En ese momento, el reverendo Peters la llamó haciéndole gestos para que se acercara.

Desde el coro, Acacia divisó a sus padres y a su hermano. Los saludó con un breve gesto, sabiendo que la estaban observando orgullosos.

—¿Por qué no me has dicho que iba a venir Andy? —susurró Millie con voz llena de pánico mientras abría muchos sus ojos claros e intentaba alisarse los díscolos rizos castaños.

Acacia sonrió. Habían sido las mejores amigas desde el jardín de infancia y hasta donde le alcanzaba la memoria Millie siempre había estado colada por Andy. La miró con afecto, sabiendo que la mente de su hermano apenas había registrado la presencia de Millie.

—Será mejor que te centres en Mike —le susurró con amabilidad.

Al fondo de la nave lateral, apoyado en una de las columnas, Enstel vibraba casi con luz propia. Presentaba su aspecto habitual, un chico de unos diecisiete años, cabellos oscuros, profundos ojos negros y pálido rostro anguloso, vestido con pantalones de cuero negro y una vaporosa camisa blanca. Acacia se maravilló una vez más de que nadie fuera capaz de verlo cuando a ella le resultaba tan palpable. Enstel estaba observando a la congregación, quizás decidiendo cuáles eran las mejores fuentes de las que alimentarse, apenas un sorbito aquí y allá, en este brillante domingo. Se volvió hacia ella y sonrió, su resplandor plateado expandiéndose. Acacia no pudo evitar devolverle la sonrisa, sobrecogida como siempre por su belleza y el amor que emanaba de él.
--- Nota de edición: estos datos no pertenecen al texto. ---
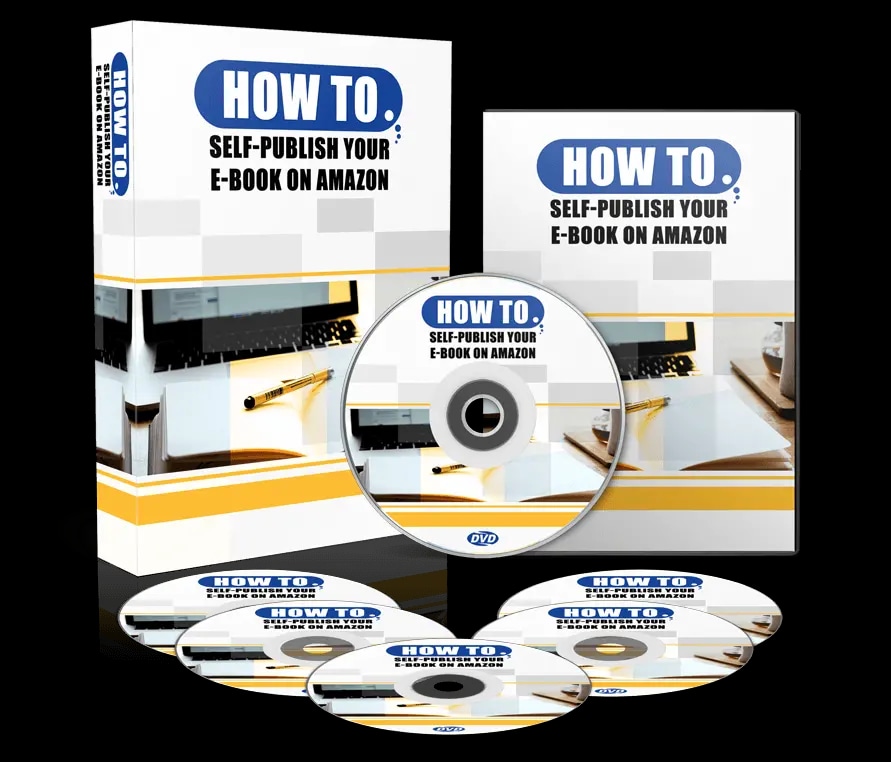 How To Self Publish Your E-Book on Amazon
Enstel no la acompañaba todas las semanas a misa con el fin de alimentarse. No era la reunión de tantas energías apetitosas lo que lo atraía cada domingo. A Enstel le entusiasmaban los edificios antiguos y encontraba cierto placer en los rituales, pero sobre todo adoraba la música. El organista era el mejor de Tavistock y el coro de Burton College, que actuaba en fechas señaladas, tenía una merecida reputación. En casa escuchaba a Acacia durante horas mientras practicaba al piano o cantaba y eran raras las ocasiones en las que se perdía uno de los ensayos del coro. Su gusto era tan ecléctico que resultaba cómico. Mozart o Iron Maiden le fascinaban en igual medida. En más de una ocasión Acacia había tenido que pedirle que dejara de jugar con la radio mientras ella intentaba estudiar.
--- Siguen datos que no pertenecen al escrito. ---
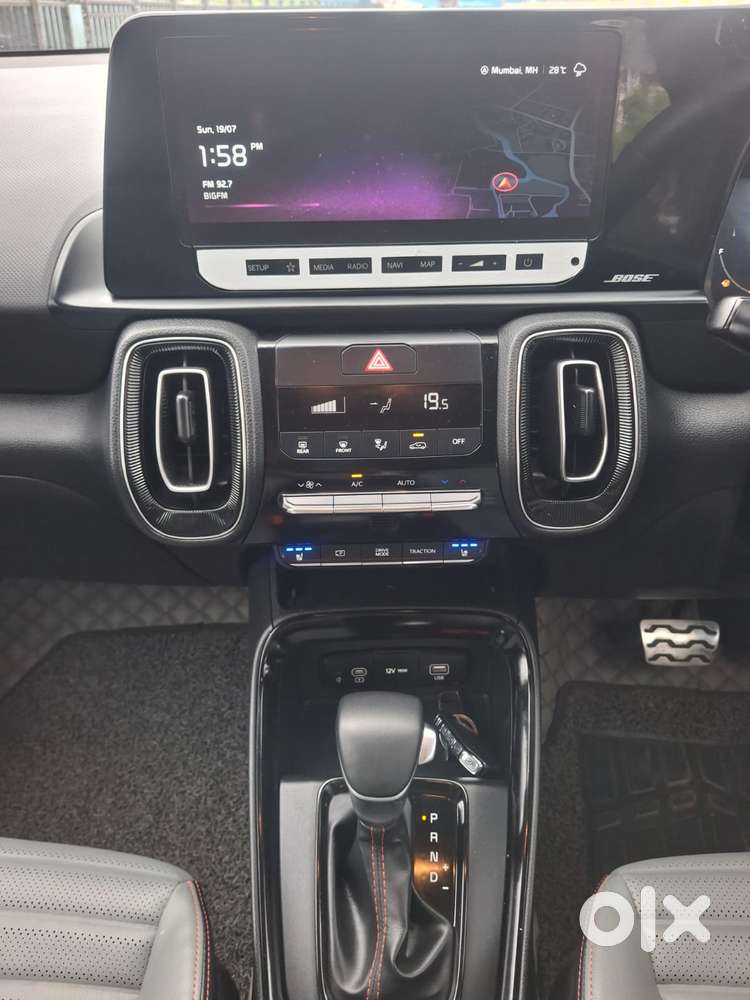 Kia Sonet 1.0 X Line Dct, 2024, Petrol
Si la voz de Maude, la solista oficial, era más madura y poseía una mayor variedad de registros, la de Acacia era más dulce y pura. Al terminar la ceremonia, recibió numerosas felicitaciones y sus padres la abrazaron con orgullo. Andy la levantó en volandas, como cuando era pequeña, haciéndola reír. Una vez en la puerta, Enstel la besó en la mejilla y le apretó la mano antes de desaparecer.
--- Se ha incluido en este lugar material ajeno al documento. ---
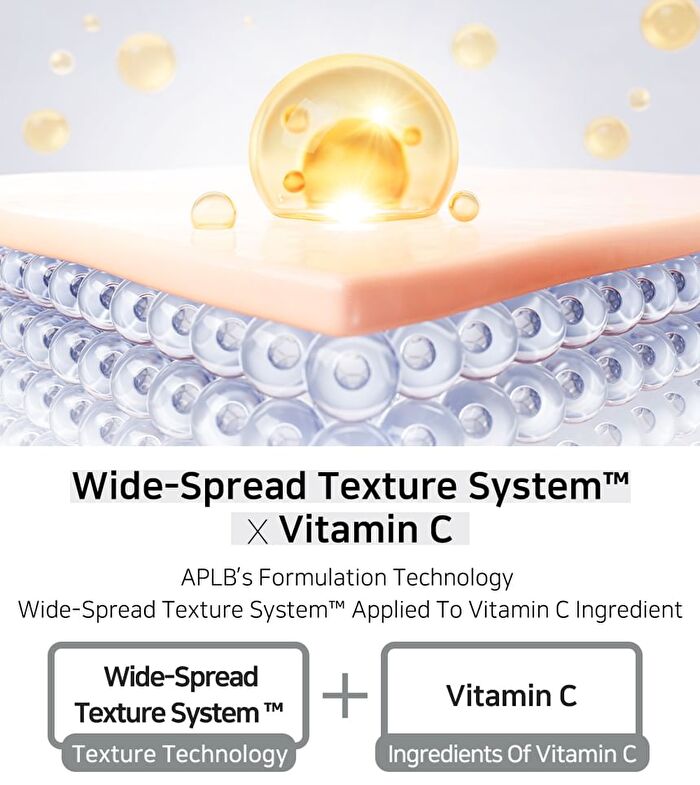 Aplb Adenosine Vitamin C Ampoule Serum - 40ml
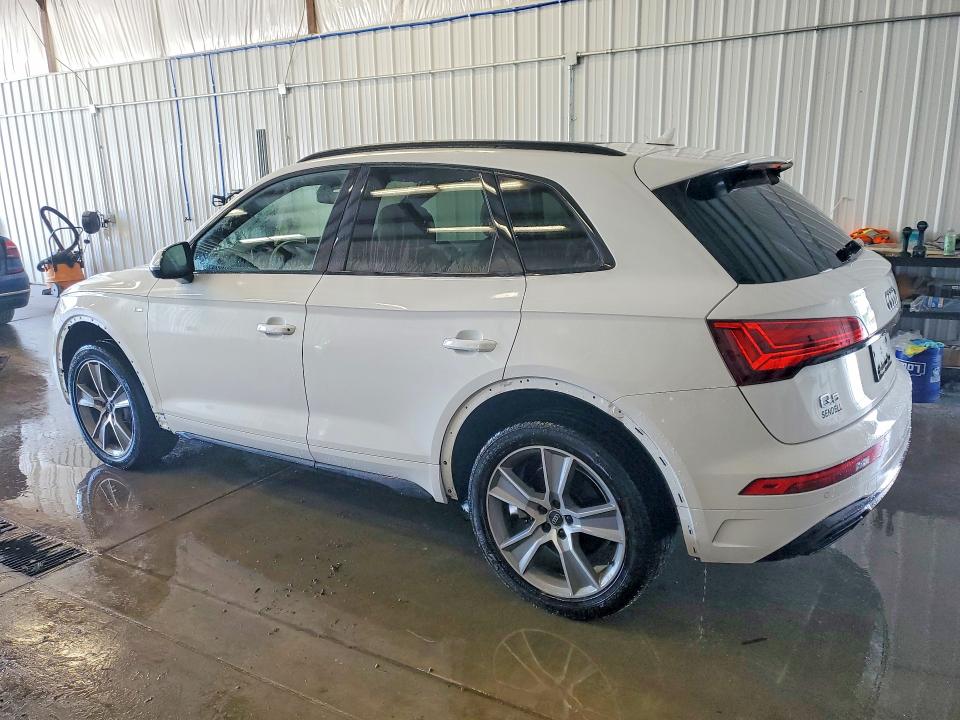 Aukcja sprzedaży 2025 Audi Q5, vin: WA1GAAFY0S2020426, numer aukcji: 64048376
Los Corrigan habían invitado a James y a la familia de Millie a comer al Hotel Bedford, antigua residencia de los duques de Bedford y el restaurante favorito de Acacia, una celebración tardía del cumpleaños que Andy se había perdido en medio de los exámenes.

3

Acacia se deslizó con cuidado por la escalera, le dio una palmadita a King en la cabeza y salió de la casa silenciosa como una sombra. Sus padres descansaban, ignorantes de lo que venía repitiéndose cada fin de semana. En el bolsillo de la chaqueta llevaba un carnet de identidad falso, aunque nadie se lo había pedido nunca. Vestida y maquillada así, aparentaba mucho más de sus dieciséis años e incluso en los locales para mayores de veintiún años le bastaba una mirada para entrar sin problemas. Diez minutos más tarde, abría la puerta del coche de Gerard.

—Pensaba que ya no venías —gruñó el joven.